Most questions asked by Robinhood traders reveal ‘new kind of uninformed participants in the stock market’

This is not the beginning of a joke. This is the premise of a new study investigating how young investors in the high-profile trading app with $ 0 commissions generate market volatility and ‘noise’, long before the GameStop frenzy for stock trading appeared in the news earlier this year.

Shares held by many Robinhood investors, according to researchers from Oklahoma State University and Emory University, had fewer transactions and less price volatility last year when some users of the app were left out due to platform disruptions.

“Collectively, the findings support the view that the popularity of brokers without commission has attracted a new kind of uninformed stock market participant that collectively has negative consequences for the quality of the market,” they wrote.


“The findings support the view that the popularity of brokers with no commission has attracted a new kind of uninformed participants in the stock market.”

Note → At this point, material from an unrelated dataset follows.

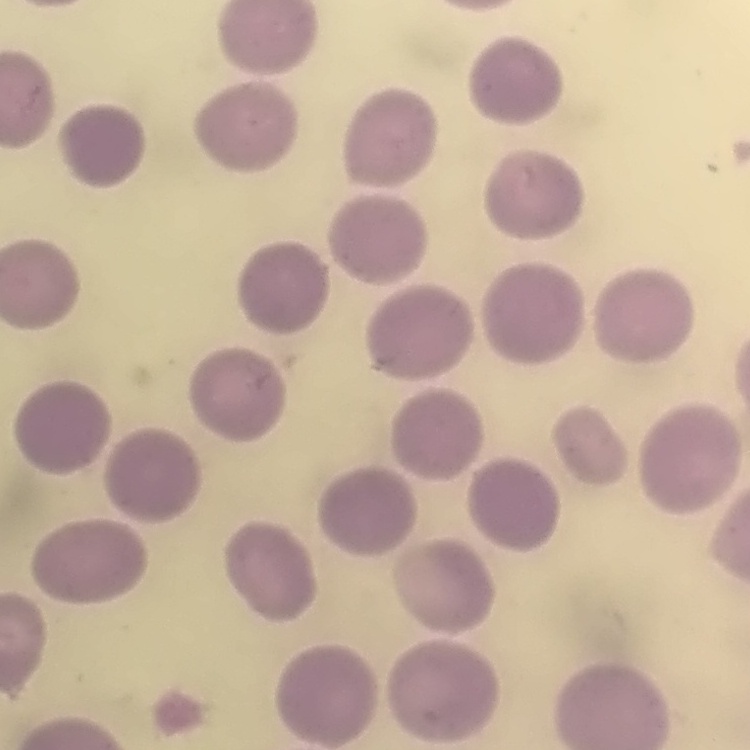
The red blood cells show no rouleaux formation. Thin blood smear. Square crop of a larger photomicrograph. Field's or Giemsa stain.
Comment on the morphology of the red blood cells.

– Researchers from Oklahoma State University and Emory University.

‘What is the stock market’, ‘What is the DJIA DJIA,
+ 0.10%,
”And“ What is the S&P 500 SPX,
+ 1.42%
”Were the three most visited topics on the page with frequently asked questions for Robinhood, who says it is his mission to broaden access to markets.

Frequently asked questions about other investment platforms include: “What is share split” and “What are terms and calls”, the newspaper noted, which has not yet been peer-reviewed.

When at least some of the Robinhood users were unable to trade due to platform issues, the shares that Robinhood users typically own became “more liquid, easier to trade and cheaper to trade and less volatile,” said Clifton Green, co. author of the paper, said. Emory University.

The research comes on the heels of a warning from Owen Lamont, co-director of multibattery research for the Quantitative Investment Group of Wellington Management, that the GameStop saga illustrates an increasing “noise trader risk” that could promote market volatility.

Green stressed that he does not despise Robinhood users at all, but he suggests that those who trade very regularly on average probably should not. Green and his colleagues looked at market conditions between 25 January 2020 and August 2020 during 25 Robinhood platform disruption complaints.

The researchers used Downdetector.com to detect an interruption and at least 200 users had to report a problem. They also reviewed chat on Reddit’s WallStreetBets forum to determine what the trading plans could have been if it were not for the platform issue.

Prescient analysis

Without knowing it, the research was a preliminary analysis of what was to come.

In early January, shares of GameStop GME,
+ 26.94%
went on an absolute tear, fueled by members of the Reddit forum. They rose from a price of $ 17 in early January to an intraday high of $ 483 later in the month. Prices swept to $ 90 by early February and closed at $ 246.90 on Tuesday.

Robinhood temporarily imposed trade restrictions on GameStop and AMC Entertainment AMC,
+ 13.02%,
provokes the wrath of small investors.

Robinhood had to take the step because the firm’s security requirements had skyrocketed, CEO Vladimir Tenev, co-founder and co-founder, told Congress in a subsequent hearing before the Financial Services Committee.


The average Robinhood user is 31 years old and has an average account balance of $ 240. Only 2% are ‘pattern day traders’.

Tenev said at the time that most of Robinhood’s 13 million customers were buy-and-hold investors. The average Robinhood user is 31 years old and has an average account balance of $ 240. Only 2% are ‘pattern day traders’, according to Tenev, who reject the idea that Robinhood wants to turn investments into a game.

Thomas Peterffy, founder and chairman of Interactive Brokers Group, said at the time that the markets were ‘dangerously close’ to ‘collapse’.

The Senate Banking Committee held its own hearing on the trade dispute on Tuesday.

If it weren’t for the GameStop saga, Green said he and colleagues joked that people would think their findings were “unlikely – but it’s now obvious.”

“It’s nice when the world works together to make your research interesting,” he said.

“The stock market is a powerful creator of wealth, but barely half of American households invest,” a Robinhood spokesman said. “We are proud to empower people from all backgrounds to manage their finances and invest in the long term.”

The research also highlights another pending plot in the GameStop story: Are regulations needed to curb future madness on social media?

Green, a professor of finance at Emory University’s Goizueta Business School, did not have the answer. But for now, he says he is leaning towards less regulation and more market access coupled with more financial training.

A survey by MagnifyMoney surveyed young investors about where they get their investment information. 41% of the more than 1,500 people surveyed said they watch YouTube and 24% said they use the clues at TikTok. 22% of the surveyed investors traded stocks at least once a week.

35% of men up to the age of 24 said they kept their investments in programs like Robinhood or Stash. 43% of men up to 40 years said the same. 21% of women up to the age of 24 said they use an app like Robinhood or Stash, and 18% of women up to the age of 40 said the same.

It is quite possible that most Robinhood users are buy-and-hold investors who are eligible in the long run, Green said. These can only be some that exert great influence on big bets and transactions. “It does not ignore the fact that they are moving markets,” he said.